I think this supports Mark Purdey's theory that neurodegenerative disease is due to metal disturbance that results in protein turned assault prion in the brain. He takes it further noting how it all relies on magnetic field input from environment. He is also one of the first to notice the disruption in our Circadian rhythms.

At first I thought, pish posh on the magnetic field stuff but therapies using TicoPesla magnetic resonators seem to help and are in clinical trial phase III. There is an energy component to the disease origin too. Here in Purdey's own words:

Although discarded by Establishment bodies, the phenomena of the disease cluster provides an ideal research tool for identifying the true environmental causes of a given illness; which, in turn, paves the way for identifying the best means of eradicating, preventing, and even curing that disease.

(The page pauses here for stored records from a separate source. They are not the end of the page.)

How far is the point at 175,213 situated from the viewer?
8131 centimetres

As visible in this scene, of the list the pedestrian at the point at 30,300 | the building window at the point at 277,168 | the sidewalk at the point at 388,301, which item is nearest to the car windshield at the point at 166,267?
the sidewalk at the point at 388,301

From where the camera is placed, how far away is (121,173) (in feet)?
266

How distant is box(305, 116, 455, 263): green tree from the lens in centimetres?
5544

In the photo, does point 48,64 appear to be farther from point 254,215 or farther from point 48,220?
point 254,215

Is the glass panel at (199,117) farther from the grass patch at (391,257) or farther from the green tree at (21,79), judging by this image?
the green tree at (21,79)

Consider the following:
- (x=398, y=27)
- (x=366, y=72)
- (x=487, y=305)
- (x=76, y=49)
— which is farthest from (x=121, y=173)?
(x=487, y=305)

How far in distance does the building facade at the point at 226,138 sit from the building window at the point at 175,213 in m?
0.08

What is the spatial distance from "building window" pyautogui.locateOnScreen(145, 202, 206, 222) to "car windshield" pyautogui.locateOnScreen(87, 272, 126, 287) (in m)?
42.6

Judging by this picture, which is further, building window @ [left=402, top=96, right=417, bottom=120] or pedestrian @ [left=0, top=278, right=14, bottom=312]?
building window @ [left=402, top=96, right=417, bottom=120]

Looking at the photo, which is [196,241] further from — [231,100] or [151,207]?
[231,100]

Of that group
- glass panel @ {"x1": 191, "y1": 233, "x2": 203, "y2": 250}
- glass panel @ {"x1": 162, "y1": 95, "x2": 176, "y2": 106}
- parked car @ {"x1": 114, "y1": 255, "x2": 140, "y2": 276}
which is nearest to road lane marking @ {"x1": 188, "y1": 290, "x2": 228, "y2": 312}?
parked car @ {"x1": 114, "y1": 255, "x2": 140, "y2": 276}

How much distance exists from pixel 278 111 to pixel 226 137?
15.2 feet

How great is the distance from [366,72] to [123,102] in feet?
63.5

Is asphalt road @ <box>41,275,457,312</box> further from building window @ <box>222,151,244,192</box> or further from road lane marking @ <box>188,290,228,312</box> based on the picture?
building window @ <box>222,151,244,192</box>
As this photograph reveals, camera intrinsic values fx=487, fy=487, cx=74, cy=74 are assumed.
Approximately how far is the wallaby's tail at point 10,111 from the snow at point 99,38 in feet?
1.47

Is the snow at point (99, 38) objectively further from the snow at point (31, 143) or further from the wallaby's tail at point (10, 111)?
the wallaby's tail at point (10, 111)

But, sadly, the unilateral research direction of the multinational-ministerial grand alliance is purely designed to develop the most effective means of suppressing symptoms of disease through formulation of pharmaceuticals, gene manipulation, etc; Such an approach fails to deal with the root cause.

My work focuses on the biological impact of the increasing cocktail of environmental oxidizing agents in our modern environment; eg, ultra violet radiation, systemic insecticides, low frequency infrasonic radiation, radar, microwaves, etc. I am studying the oxidative impact that these agents exert upon various transition metals in the brain - manganese, silver, etc - and how they are transformed into pathogenic 3+ or 4+ species which carries a lethal oxidative capacity that is capable of initiating a self perpetuating free radical mediated neuro degeneration.


To the source in general www.markpurdey.com

I have attached maps of his epidemiological study on vJD (Variant of Jakob Cruetzfeld Disease).
Attached Files
File Type: pdf manganese and disease clusters.pdf (109.6 KB, 1244 views)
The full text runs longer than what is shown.